Passage given:
═══
Dad told not so humorously of liberating a Nazi POW camp and the condition of the starving prisoners.
After the war, Daddy spent almost two years in Germany with the US occupation Army, where he learned to speak German.
Back in the USA after the war, Dad worked for a while on the famous King Ranch in west Texas. He met and married my mother in 1948 and I was born in December of 1950. My little sister was born 18 months later and since Dad was married with two children, he was not called back into the service for the Korean War.
For over four decades he made his living as a painter, thirty one years of that at the Monsanto plant in Texas City, Texas. Daddy was a Democrat and a strong supporter of organized labor. We disagreed so much on politics, Mamma forbade us from debating it at the supper table.
His main passion in life was anything that grew in the soil. We had flowers, fruit trees, pecan trees, pear trees, and every sort of vegetable it was possible to grow in a garden. For many years he worked three gardens as well as a full time job at the Monsanto plant and was also a volunteer fireman.
One plot was the vacant lot next door to our rent house. Daddy did not own the land and did not know who did. That never stopped him from plowing it up and planting a garden there for the next 28 years, never learning who owned the land.
He also plowed up most of our back yard for a second garden. Several years later he befriended a couple in nearby LaMarque, Texas, and together, they actually bought a large plot of land next to their home, Daddy worked that garden, splitting what was grown because he was half owner in the land.
Daddy is why I became a Republican at the age of 9 in 1960.
Know all the stories you have heard about the excitement of watching paint dry? I can tell you from personal experience, watching paint dry is much more exciting than sitting around watching a bunch of grown people drink coffee and talk gardening for hours on end.
In 1960 my Mamma, then only 28 years old, was president of the Galveston County chapter of the Federation of Republican Women.
═══
Short task A:
Could you quote the records word for word, everything from the line containing "In relation to" down to the end of the records?

(Excerpt from a dataset)
═══
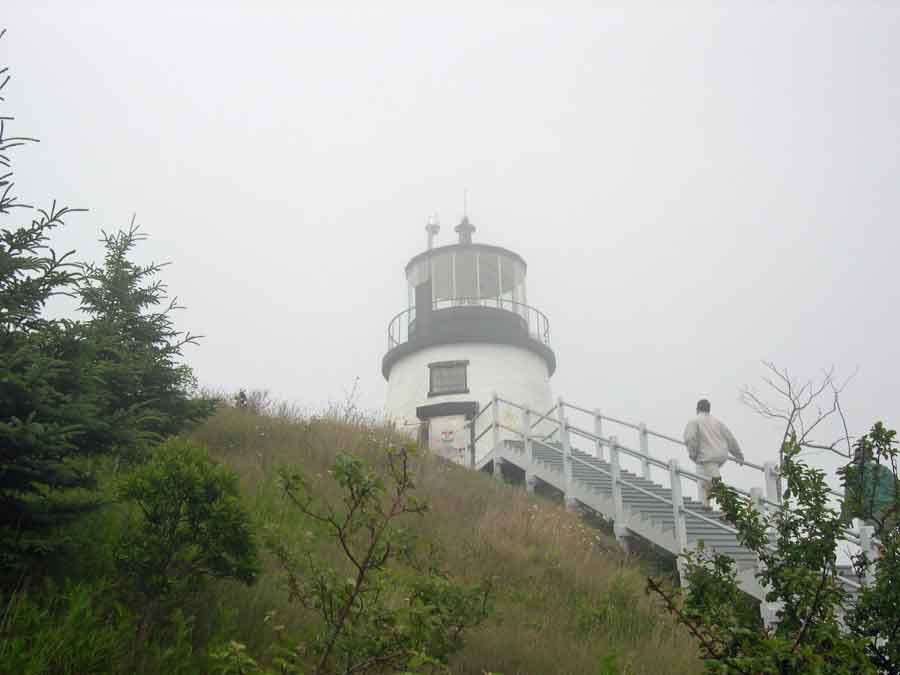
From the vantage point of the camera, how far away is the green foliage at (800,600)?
316cm

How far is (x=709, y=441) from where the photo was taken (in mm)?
10711

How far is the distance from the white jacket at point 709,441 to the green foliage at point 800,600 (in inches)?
262

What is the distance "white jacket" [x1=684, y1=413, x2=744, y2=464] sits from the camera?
1068cm

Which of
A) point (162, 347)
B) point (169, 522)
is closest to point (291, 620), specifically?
point (169, 522)

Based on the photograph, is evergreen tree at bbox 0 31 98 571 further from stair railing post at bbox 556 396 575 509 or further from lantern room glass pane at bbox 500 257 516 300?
lantern room glass pane at bbox 500 257 516 300

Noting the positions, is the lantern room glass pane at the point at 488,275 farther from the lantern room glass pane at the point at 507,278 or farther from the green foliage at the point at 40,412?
the green foliage at the point at 40,412

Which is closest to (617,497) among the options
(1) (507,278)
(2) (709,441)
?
(2) (709,441)

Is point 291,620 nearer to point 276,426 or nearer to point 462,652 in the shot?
point 462,652

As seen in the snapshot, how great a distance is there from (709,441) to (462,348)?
921 cm

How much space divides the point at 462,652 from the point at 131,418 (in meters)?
3.04

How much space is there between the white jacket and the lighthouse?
739cm

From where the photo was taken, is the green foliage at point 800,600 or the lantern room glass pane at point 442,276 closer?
the green foliage at point 800,600

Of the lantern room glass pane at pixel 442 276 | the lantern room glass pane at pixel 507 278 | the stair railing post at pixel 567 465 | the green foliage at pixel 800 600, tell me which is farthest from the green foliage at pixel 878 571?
the lantern room glass pane at pixel 507 278

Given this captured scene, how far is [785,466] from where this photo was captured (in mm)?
4012
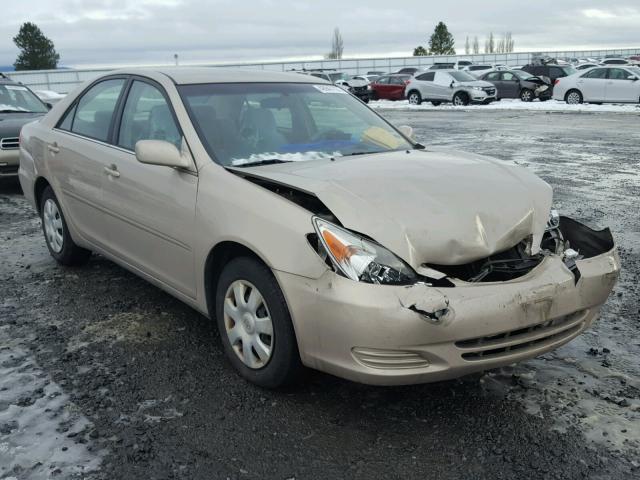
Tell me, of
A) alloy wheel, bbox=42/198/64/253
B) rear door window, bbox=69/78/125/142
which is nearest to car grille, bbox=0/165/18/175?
alloy wheel, bbox=42/198/64/253

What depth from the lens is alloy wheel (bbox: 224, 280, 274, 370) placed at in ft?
10.4

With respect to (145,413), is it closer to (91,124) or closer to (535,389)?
(535,389)

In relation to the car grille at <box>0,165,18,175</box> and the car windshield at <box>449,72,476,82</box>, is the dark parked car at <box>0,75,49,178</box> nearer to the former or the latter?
the car grille at <box>0,165,18,175</box>

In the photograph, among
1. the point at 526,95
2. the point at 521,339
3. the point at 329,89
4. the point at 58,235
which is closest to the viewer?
the point at 521,339

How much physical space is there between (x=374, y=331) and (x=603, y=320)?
7.21 feet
═══
Short task B:
In the memoir about Dad, how many years did he work as a painter at the Monsanto plant in Texas City, Texas?

Exercise answer A:
In relation to the car grille at <box>0,165,18,175</box> and the car windshield at <box>449,72,476,82</box>, is the dark parked car at <box>0,75,49,178</box> nearer to the former or the latter?
the car grille at <box>0,165,18,175</box>

In the photograph, among
1. the point at 526,95
2. the point at 521,339
3. the point at 329,89
4. the point at 58,235
which is closest to the viewer?
the point at 521,339

How much physical space is there between (x=374, y=331) and (x=603, y=320)?
7.21 feet

Exercise answer B:
Thirty-one years.